_WHAT YOU SHOULD DO_
Transcribe, exactly as they appear, only the lines from the one holding "Amongst the choices" through the end of the entries below.

_PROVIDED ENTRIES_
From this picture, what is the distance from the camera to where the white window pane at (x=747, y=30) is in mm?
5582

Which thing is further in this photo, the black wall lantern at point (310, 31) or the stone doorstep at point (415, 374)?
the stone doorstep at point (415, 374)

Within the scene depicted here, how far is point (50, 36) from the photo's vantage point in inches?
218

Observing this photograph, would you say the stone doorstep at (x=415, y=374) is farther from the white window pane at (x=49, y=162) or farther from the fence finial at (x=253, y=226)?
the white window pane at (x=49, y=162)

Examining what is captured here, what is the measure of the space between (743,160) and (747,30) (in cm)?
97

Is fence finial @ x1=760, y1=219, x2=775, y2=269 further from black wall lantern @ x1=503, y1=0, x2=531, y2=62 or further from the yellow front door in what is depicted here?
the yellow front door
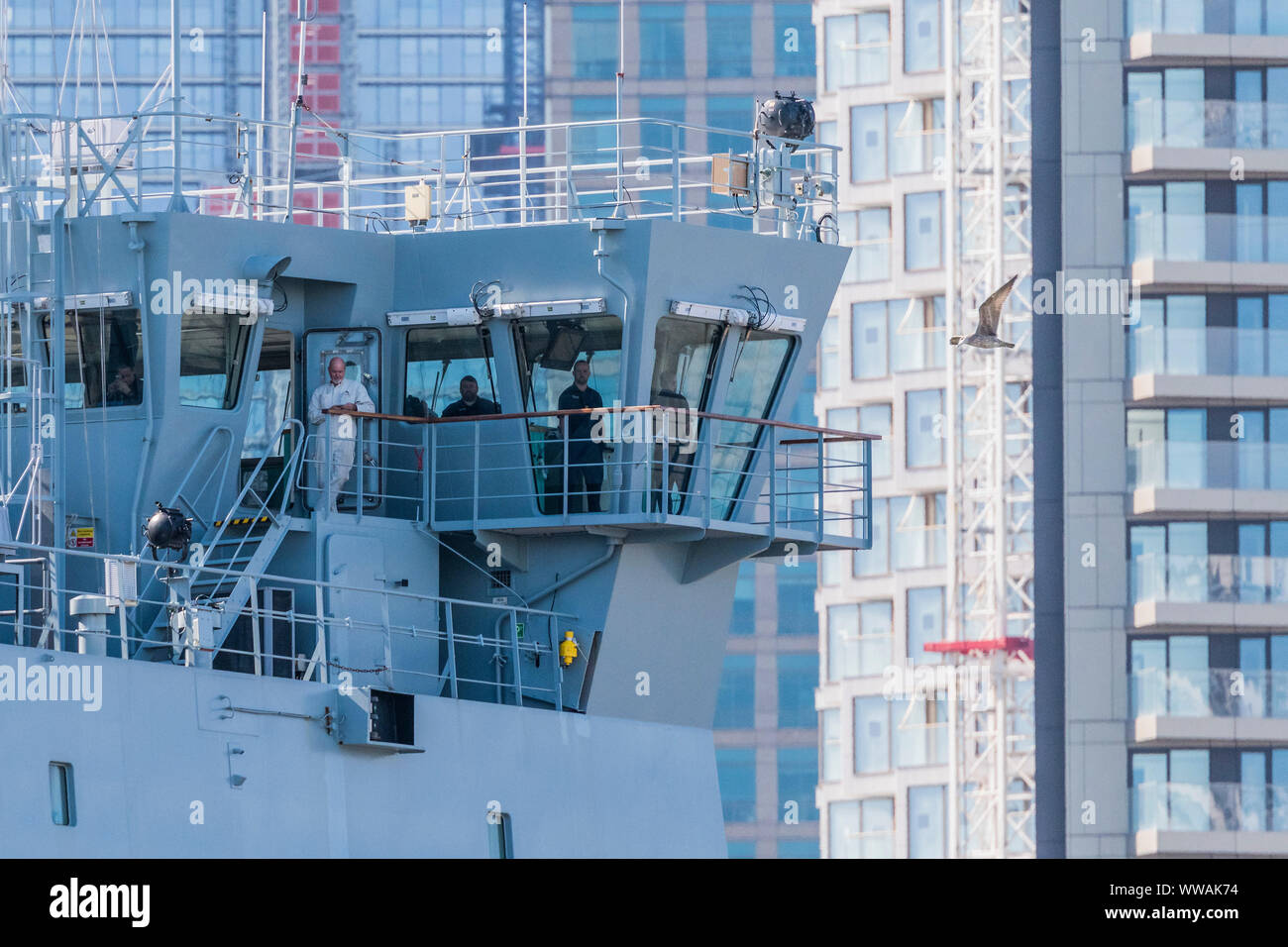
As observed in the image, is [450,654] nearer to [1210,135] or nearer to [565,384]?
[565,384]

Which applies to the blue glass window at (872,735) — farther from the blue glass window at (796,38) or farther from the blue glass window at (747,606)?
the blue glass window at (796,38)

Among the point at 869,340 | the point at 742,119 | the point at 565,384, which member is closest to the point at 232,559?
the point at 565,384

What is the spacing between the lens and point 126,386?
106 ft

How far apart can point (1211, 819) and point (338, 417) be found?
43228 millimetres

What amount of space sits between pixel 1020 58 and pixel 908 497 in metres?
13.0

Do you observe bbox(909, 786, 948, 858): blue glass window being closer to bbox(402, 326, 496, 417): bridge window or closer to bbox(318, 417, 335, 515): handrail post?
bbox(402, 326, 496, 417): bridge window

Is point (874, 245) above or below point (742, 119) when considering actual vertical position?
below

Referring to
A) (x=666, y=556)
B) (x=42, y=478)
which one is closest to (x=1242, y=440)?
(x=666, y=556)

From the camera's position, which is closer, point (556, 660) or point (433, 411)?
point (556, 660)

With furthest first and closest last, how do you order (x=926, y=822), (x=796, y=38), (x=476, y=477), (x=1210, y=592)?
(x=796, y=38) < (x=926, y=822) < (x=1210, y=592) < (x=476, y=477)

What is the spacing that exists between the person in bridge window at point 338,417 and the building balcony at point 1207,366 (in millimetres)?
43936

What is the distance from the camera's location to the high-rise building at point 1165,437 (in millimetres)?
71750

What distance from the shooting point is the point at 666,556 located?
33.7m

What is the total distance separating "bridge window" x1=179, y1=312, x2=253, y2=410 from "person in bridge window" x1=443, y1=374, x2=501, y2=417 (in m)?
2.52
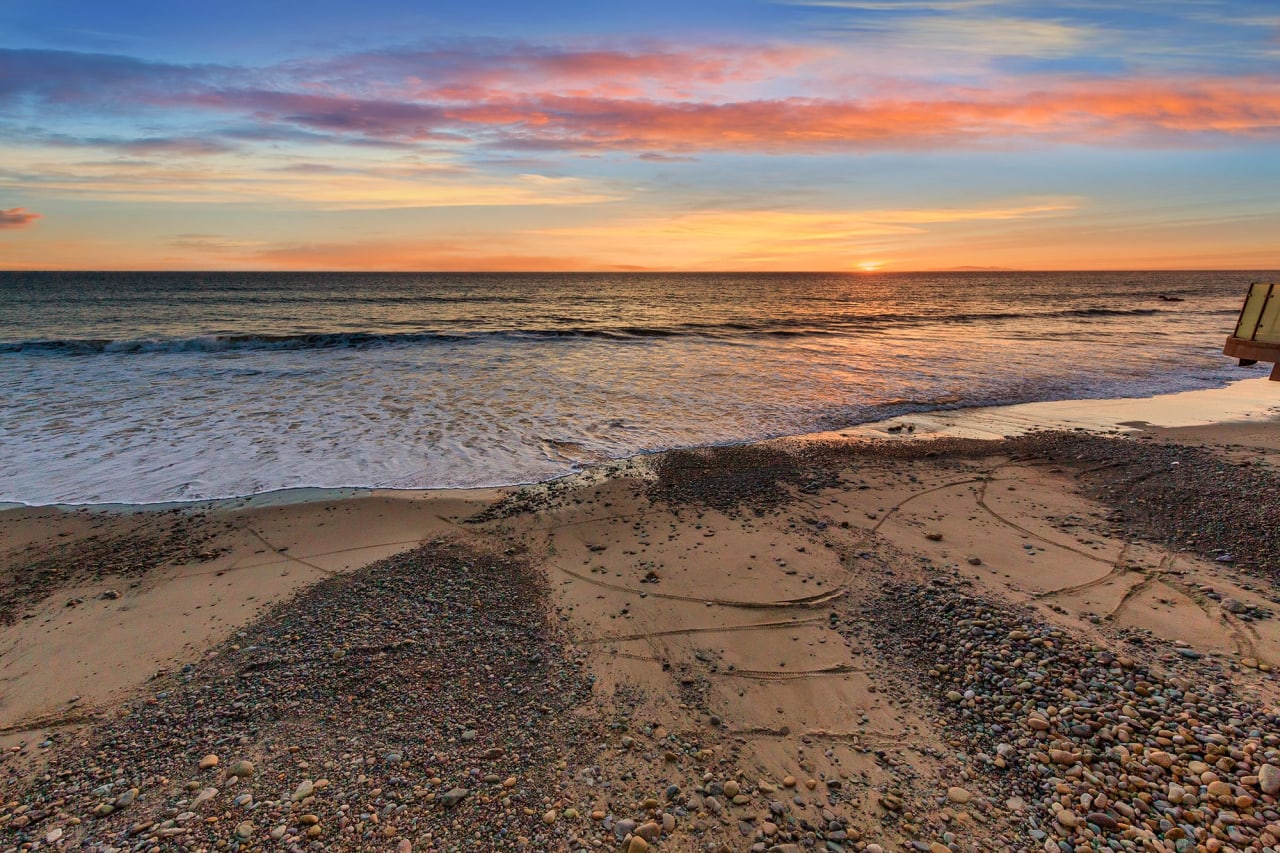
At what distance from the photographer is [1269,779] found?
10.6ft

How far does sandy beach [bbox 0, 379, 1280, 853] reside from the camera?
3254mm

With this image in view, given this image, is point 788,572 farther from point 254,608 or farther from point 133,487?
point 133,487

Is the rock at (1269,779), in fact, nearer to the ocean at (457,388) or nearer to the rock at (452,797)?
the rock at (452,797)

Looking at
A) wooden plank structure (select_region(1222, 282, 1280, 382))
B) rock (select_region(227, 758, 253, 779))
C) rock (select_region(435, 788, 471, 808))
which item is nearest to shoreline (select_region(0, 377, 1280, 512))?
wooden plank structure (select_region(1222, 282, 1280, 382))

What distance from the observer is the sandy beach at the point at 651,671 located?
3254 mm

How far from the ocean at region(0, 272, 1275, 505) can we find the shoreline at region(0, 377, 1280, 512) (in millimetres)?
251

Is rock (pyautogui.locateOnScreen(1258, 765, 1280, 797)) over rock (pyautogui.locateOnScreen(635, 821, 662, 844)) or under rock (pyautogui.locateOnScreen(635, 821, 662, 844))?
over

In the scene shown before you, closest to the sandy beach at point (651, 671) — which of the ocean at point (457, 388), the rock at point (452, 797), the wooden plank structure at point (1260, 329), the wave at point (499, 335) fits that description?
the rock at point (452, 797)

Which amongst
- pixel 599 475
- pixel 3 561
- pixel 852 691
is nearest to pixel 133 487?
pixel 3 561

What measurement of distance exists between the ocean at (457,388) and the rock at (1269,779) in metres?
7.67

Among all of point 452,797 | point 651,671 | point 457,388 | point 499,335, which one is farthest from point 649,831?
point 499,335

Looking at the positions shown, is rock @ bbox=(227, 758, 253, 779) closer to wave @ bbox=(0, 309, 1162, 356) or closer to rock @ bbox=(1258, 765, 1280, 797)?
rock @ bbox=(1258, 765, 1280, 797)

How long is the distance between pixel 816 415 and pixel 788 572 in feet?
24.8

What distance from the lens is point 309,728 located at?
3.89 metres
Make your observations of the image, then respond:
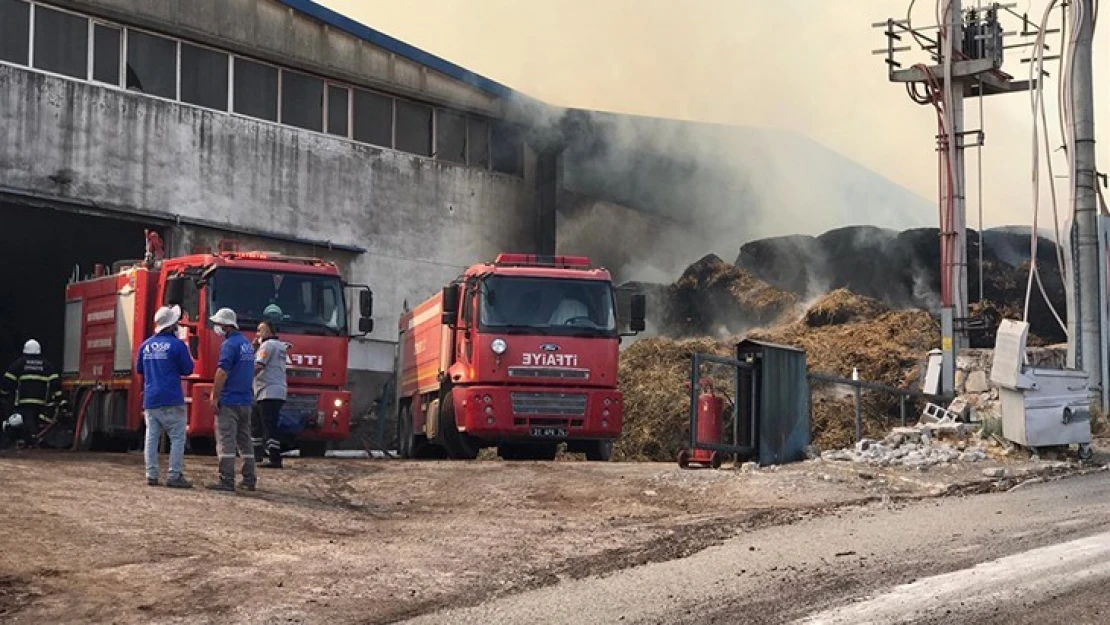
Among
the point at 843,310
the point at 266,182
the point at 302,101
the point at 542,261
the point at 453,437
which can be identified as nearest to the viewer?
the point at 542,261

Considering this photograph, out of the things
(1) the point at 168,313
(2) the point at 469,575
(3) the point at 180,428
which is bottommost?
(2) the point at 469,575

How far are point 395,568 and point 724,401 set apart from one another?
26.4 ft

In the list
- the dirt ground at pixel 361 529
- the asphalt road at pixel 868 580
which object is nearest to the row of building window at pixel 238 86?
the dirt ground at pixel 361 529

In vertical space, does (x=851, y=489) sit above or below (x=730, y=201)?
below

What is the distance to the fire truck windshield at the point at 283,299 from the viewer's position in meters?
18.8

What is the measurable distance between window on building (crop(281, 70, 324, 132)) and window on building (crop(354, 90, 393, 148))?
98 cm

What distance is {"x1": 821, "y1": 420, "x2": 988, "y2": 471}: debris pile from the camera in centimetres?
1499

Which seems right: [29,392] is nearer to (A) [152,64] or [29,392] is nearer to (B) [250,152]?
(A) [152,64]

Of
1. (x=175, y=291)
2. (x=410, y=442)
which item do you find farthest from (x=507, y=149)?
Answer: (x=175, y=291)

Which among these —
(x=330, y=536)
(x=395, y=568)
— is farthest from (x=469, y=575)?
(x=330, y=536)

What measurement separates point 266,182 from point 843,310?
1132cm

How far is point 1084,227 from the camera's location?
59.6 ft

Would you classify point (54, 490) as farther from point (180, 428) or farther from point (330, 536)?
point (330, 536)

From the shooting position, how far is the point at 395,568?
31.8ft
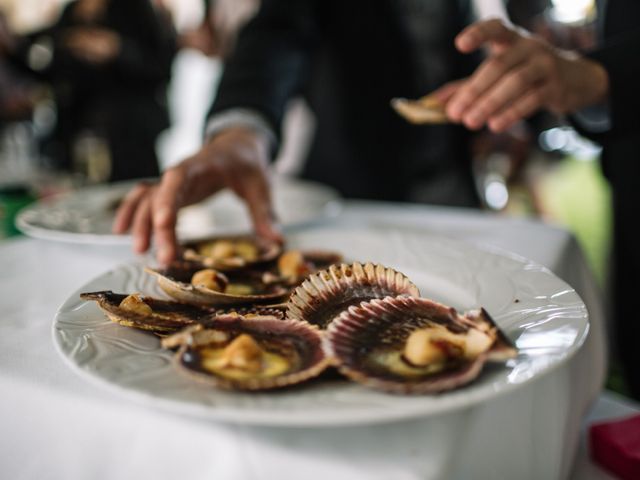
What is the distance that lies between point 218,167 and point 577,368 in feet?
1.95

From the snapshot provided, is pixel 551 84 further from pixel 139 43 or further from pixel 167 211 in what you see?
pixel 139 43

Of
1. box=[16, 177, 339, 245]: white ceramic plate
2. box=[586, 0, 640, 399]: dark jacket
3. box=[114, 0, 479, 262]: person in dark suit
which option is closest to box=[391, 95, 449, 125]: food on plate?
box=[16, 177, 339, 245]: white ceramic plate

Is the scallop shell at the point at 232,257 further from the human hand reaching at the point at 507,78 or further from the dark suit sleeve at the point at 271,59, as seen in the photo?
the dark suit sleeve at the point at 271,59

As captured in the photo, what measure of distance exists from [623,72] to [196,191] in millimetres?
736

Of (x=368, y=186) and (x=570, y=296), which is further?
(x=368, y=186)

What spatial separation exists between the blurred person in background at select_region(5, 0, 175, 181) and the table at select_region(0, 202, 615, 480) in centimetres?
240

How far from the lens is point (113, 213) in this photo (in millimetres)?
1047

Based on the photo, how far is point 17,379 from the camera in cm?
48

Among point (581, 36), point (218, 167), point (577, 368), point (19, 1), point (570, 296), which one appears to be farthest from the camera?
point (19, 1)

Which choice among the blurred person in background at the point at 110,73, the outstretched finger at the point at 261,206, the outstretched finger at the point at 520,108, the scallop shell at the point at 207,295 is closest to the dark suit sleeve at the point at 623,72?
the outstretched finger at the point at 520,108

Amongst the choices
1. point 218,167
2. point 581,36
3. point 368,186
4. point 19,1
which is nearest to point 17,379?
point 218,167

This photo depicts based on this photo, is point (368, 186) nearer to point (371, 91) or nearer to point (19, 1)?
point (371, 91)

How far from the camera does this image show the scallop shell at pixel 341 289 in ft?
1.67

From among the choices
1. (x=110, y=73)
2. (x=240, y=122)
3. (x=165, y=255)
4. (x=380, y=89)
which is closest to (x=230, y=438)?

_OUTPUT_
Amongst the choices
1. point 218,167
2. point 581,36
3. point 368,186
4. point 19,1
which is nearest to point 17,379?
point 218,167

This photo depicts based on this photo, is point (368, 186) nearer to point (371, 91) or nearer to point (19, 1)?
point (371, 91)

How far from the camera does this image show the scallop shell at pixel 341 289 in ft?
1.67

From among the choices
1. (x=110, y=73)
2. (x=240, y=122)
3. (x=165, y=255)
4. (x=380, y=89)
which is closest to (x=230, y=438)?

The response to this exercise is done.